» **Directions for this task**
Below are records; reproduce exactly the lines from the first through the one containing "A: Rat (Rattus).".

» **Provided material**

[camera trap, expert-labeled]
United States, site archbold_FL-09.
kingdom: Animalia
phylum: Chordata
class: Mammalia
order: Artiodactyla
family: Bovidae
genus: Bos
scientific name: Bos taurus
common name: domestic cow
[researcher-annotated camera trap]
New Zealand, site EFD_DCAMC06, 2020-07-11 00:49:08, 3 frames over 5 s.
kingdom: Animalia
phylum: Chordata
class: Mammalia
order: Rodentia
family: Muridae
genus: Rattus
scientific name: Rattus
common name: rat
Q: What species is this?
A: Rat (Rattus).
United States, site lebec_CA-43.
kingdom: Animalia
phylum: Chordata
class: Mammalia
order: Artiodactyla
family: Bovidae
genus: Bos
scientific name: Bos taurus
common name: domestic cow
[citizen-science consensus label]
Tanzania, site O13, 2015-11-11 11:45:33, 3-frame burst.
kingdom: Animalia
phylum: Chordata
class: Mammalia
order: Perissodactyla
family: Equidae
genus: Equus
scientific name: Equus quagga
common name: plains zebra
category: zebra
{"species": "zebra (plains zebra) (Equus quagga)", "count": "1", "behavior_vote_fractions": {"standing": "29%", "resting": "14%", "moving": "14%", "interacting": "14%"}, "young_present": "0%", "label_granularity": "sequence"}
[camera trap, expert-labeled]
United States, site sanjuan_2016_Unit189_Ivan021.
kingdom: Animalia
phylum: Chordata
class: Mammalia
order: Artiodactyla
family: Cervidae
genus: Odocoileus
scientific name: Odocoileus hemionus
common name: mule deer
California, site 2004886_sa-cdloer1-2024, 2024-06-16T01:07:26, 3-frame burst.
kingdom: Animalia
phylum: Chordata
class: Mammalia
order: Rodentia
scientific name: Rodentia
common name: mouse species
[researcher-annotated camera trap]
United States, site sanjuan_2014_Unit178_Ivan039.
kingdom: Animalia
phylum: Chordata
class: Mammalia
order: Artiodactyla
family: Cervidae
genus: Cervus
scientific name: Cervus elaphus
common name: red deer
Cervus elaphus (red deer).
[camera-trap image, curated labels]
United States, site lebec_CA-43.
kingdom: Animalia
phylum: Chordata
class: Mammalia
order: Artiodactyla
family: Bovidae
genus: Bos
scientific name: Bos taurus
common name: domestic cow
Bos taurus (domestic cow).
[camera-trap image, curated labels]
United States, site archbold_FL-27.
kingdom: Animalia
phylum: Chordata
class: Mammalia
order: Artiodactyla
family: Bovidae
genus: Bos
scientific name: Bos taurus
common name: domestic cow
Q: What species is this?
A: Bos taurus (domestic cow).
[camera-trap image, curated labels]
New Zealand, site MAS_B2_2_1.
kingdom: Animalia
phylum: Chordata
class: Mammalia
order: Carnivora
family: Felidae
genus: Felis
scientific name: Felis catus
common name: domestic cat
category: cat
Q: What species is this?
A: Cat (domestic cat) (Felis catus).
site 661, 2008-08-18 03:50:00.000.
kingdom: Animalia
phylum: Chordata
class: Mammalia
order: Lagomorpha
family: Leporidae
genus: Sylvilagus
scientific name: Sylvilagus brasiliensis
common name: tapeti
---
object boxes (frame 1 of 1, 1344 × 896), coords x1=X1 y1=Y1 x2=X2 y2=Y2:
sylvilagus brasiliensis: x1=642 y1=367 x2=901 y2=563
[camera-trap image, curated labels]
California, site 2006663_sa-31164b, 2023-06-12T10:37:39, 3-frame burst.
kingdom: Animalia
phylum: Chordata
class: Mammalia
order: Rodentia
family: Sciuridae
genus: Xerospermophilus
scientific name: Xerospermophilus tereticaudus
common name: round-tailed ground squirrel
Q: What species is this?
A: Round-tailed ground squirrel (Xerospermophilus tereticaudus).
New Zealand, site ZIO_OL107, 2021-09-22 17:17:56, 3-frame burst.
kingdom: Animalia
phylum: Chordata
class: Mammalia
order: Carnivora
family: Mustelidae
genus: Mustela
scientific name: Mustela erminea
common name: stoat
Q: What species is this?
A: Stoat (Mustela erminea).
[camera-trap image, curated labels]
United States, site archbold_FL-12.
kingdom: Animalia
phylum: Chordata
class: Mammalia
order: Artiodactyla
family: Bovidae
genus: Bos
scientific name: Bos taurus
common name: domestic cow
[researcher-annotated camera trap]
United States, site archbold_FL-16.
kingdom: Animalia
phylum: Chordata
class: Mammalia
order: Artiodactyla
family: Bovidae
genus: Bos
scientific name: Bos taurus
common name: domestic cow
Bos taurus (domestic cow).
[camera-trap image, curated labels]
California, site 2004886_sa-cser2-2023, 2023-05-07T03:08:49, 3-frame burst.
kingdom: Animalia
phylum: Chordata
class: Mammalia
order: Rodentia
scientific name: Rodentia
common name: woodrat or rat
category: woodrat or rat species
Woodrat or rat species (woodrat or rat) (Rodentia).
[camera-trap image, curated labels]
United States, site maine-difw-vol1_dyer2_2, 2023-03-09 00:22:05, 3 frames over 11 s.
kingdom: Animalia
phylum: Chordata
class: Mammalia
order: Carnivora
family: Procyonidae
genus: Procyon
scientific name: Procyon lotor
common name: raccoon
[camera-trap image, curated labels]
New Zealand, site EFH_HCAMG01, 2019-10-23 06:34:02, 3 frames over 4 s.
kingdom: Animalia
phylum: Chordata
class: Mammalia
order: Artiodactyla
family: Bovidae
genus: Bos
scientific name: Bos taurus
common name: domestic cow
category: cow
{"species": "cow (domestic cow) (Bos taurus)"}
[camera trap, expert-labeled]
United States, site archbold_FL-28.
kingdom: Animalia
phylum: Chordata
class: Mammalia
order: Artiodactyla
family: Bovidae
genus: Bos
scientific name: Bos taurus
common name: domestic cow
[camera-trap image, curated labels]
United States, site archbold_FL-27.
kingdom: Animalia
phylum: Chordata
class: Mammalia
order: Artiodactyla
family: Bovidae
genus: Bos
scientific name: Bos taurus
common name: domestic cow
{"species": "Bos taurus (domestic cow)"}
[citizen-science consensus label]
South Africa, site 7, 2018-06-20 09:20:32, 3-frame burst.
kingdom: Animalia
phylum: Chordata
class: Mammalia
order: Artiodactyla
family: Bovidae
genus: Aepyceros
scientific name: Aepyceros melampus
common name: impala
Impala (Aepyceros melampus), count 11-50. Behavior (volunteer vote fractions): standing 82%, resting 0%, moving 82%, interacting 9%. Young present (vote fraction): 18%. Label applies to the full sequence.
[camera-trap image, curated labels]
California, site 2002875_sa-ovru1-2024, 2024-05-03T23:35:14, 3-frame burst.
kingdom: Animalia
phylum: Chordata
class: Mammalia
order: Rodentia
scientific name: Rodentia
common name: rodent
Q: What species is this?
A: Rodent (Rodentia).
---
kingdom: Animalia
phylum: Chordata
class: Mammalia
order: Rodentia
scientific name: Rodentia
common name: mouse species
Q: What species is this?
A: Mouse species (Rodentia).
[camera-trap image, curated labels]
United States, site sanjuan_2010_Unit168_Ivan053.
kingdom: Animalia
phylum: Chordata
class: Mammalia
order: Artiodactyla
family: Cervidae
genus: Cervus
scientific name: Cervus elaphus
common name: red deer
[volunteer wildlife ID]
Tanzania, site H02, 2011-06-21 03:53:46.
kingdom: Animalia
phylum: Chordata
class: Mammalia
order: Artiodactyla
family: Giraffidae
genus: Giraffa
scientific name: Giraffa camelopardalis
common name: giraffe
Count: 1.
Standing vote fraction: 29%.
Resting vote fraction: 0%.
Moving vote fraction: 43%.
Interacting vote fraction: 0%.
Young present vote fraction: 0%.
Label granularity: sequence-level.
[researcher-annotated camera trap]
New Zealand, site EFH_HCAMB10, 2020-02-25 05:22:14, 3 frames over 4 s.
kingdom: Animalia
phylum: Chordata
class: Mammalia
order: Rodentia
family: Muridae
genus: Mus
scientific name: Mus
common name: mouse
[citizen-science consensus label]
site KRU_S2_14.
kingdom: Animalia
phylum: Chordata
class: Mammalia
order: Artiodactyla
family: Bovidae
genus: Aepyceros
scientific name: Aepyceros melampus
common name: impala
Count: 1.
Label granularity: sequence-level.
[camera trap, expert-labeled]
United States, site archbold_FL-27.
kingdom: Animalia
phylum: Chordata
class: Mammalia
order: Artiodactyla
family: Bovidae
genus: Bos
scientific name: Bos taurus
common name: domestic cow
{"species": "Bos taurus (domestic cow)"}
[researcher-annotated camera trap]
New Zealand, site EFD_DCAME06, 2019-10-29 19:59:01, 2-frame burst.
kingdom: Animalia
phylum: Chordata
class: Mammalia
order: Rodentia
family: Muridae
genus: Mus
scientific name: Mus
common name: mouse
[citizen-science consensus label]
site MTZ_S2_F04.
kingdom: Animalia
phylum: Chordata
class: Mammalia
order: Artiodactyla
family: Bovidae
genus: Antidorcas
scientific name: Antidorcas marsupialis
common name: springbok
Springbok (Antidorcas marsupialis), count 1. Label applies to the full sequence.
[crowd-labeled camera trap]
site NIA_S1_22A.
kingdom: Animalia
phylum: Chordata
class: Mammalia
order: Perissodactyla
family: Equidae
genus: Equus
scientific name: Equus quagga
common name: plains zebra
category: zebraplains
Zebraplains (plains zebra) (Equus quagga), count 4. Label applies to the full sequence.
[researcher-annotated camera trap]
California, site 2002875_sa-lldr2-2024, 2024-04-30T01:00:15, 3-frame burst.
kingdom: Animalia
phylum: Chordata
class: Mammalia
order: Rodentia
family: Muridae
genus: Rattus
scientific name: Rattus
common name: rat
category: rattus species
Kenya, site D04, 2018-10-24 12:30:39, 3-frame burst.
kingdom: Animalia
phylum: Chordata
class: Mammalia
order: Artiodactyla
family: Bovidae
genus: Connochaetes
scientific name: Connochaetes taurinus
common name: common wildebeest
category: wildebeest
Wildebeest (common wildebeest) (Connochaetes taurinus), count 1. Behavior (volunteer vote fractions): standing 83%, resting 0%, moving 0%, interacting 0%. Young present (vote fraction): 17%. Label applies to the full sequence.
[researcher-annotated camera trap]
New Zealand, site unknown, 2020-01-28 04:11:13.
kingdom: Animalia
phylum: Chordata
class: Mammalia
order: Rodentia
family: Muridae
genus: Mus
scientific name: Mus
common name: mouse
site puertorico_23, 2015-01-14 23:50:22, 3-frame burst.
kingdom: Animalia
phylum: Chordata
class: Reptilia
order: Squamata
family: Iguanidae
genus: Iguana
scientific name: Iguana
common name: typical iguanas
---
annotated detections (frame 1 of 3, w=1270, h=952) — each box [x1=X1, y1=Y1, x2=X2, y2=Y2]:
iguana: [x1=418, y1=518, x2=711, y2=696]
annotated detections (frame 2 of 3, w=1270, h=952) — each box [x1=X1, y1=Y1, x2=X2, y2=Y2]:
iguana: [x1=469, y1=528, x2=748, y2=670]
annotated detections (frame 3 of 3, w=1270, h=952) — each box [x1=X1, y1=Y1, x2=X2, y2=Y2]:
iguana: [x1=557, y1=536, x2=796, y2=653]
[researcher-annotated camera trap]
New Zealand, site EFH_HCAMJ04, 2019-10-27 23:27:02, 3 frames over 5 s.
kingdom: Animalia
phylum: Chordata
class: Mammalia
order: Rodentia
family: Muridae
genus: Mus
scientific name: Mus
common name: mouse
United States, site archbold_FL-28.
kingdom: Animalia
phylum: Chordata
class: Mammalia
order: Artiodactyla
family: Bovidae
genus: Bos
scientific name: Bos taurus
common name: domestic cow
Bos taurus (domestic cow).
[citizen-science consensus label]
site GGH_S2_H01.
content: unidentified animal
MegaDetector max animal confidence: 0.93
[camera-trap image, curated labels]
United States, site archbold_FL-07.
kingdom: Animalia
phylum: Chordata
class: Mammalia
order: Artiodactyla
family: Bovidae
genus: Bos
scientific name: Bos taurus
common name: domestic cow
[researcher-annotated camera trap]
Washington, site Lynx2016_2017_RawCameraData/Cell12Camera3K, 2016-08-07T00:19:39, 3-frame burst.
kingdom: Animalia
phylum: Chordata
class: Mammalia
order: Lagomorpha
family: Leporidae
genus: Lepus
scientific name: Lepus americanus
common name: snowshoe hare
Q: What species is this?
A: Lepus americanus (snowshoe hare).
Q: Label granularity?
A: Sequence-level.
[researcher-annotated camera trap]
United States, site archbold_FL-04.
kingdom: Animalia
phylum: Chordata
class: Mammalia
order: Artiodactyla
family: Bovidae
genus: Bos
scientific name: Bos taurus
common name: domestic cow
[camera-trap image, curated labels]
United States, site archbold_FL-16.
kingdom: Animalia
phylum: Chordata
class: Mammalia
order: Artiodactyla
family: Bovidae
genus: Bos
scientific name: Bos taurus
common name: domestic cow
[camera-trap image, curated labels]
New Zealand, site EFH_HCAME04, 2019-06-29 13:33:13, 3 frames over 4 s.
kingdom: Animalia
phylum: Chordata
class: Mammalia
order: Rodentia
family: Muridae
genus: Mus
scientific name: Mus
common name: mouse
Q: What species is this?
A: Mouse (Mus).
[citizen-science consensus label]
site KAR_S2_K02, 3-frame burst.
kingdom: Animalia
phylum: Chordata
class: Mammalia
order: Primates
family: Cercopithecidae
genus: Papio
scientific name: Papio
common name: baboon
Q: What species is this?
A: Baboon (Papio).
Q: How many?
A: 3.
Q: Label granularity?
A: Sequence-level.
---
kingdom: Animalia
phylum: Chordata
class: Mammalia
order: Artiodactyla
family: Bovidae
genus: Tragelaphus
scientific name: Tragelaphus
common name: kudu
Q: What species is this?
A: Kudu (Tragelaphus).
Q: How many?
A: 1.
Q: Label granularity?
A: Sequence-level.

» **Exercise solution**
[camera trap, expert-labeled]
United States, site archbold_FL-09.
kingdom: Animalia
phylum: Chordata
class: Mammalia
order: Artiodactyla
family: Bovidae
genus: Bos
scientific name: Bos taurus
common name: domestic cow
[researcher-annotated camera trap]
New Zealand, site EFD_DCAMC06, 2020-07-11 00:49:08, 3 frames over 5 s.
kingdom: Animalia
phylum: Chordata
class: Mammalia
order: Rodentia
family: Muridae
genus: Rattus
scientific name: Rattus
common name: rat
Q: What species is this?
A: Rat (Rattus).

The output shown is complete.